Putting George Strait in the role of a country superstar isn't exactly casting against type, but what makes the soundtrack to "Pure Country" so believable is that almost every one of these songs sounds like a real-life hit. Granted, that's not much of a stretch when Strait is dealing with moist-eyed ballads like "I Cross My Heart" or the lovely, lyrical "Last in Love," since that sort of song has become one of the singer's specialties. But that isn't all we get here, and fans of his early albums will be especially delighted by the album's inclusion of sassy, Western swing tunes like "Overnight Male," or foot-stomping workouts like the anthemic "Heartland."

PLEASE DON'T GO (THE ALBUM)

K. W. S. (Next Plateau/London 422 828 368)

Ask most pop fans to name some of the most influential pop acts of the 1970s, and odds are some time would go by before anyone mentioned K. C. & the Sunshine Band. But after listening to "Please Don't Go (The Album)," it seems a fair bet that Harry Casey and his crew rank high on K. W. S.' personal hit list. After all, the album's three best songs are all Casey compositions (though, to be fair, it was George McCrea who had the hit with "Rock Your Baby"). And though K. W. S. does its best to update the Sunshine Band sound, no amount of synthesizers or house beats could camouflage the debt the combo owes.

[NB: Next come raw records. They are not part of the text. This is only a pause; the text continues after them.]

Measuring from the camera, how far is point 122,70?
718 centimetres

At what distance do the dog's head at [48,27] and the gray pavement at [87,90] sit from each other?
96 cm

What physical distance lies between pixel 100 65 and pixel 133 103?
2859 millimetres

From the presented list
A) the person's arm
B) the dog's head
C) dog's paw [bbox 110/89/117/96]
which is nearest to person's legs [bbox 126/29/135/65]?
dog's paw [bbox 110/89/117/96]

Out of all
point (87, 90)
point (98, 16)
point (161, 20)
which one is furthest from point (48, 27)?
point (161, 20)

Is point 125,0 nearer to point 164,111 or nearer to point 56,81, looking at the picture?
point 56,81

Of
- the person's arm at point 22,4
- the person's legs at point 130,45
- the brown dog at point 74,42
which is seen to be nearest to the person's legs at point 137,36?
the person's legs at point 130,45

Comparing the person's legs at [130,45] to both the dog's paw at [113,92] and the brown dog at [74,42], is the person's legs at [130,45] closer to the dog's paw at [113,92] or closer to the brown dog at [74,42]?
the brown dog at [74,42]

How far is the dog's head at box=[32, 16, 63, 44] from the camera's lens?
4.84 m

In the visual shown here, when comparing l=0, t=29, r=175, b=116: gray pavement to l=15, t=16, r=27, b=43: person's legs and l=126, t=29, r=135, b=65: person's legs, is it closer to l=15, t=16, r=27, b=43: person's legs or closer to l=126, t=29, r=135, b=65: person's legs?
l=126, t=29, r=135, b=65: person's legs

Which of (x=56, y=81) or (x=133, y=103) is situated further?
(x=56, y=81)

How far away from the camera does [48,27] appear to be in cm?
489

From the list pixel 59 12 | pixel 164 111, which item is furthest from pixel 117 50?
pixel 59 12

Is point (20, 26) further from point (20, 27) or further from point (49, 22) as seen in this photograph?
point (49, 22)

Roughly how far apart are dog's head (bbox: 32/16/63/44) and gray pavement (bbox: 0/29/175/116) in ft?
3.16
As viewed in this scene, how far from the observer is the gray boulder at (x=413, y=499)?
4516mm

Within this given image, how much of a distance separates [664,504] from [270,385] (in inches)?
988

A JOHN COLTRANE RETROSPECTIVE

John Coltrane (Impulse/GRP 119)

most fans would no doubt agree, jazz legend John Coltrane has been almost criminally under-represented on the boxed-set front. Now, with the 25th anniversary of his death, that's beginning to change -- but not quite enough. Although the massive "Complete Coltrane" set on Prestige does an admirable job of assembling his early work, the three-CD "A John Coltrane Retrospective" doesn't quite fill the bill for his later years. Granted, it makes a nice start for those interested in a sense of his stylistic range, but it shortchanges the saxophonist's legacy by not leaving room for the exploratory sprawl of pieces like "Ascension" or "Om."